The second letter is from someone whose elderly mother needed an urgent blood transfusion:

“an ambulance collected mum and myself around 7pm and we arrived shortly after. Mum was placed on a trolley in A and E where we waited and waited. After an hour or so I could tell mum was deteriorating, she was in pain and distressed, I asked for help from various different nurses, I wanted a doctor to look at her. I can’t tell you how upset and frightened I was, I knew something was seriously wrong, I broke down and cried in front of everyone I was so desperate, at this point it was about 2 o’clock in the morning”—

that was after five hours—

“I begged a nurse for some pain relief for her and she gave mum a paracetamol that had zero effect. Mum was transferred to an observation ward at the side of the A and E, she was put in a bed with a tiny blanket over her, I tried to keep her warm and calm myself, no nurse came to see how she was, a lady in another bed was crying that she needed the toilet, I tried to find a nurse with no luck. We waited there until around 6am coping as best we could, it was a nightmare. Finally around 6am a consultant and 2 doctors came, they examined her and she called out in pain, the consultant advised me that mum would be put on a ward and a blood transfusion would be carried out, and she would be returned home later that day.”

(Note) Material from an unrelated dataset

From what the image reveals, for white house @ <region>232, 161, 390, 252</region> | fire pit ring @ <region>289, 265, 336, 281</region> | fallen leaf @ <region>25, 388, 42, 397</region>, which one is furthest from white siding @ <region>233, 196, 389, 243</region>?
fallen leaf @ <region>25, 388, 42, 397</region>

The upshot was that the lady died at 11 o’clock that night.

I could go on and on with the letters. They illustrate that behind the stark figures and the problems in A and E, there are many human stories of people in distress, and left in distress, and sometimes the outcome of their very long waits is a tragedy for them and their families. The King’s Fund has recently published a report on the increasing demands on accident and emergency departments. The fund says that there are no easy answers—something we all know.

Few health policy issues have received greater attention than that of how best to meet the demands on A and E departments and manage the associated unscheduled admissions to hospital. I think that hon. Members of all parties know that there is a problem and want it to be resolved. The sooner it is resolved, the fewer the people who will suffer the long anxieties of waiting in A and E and the unfortunate outcomes that there are for too many people.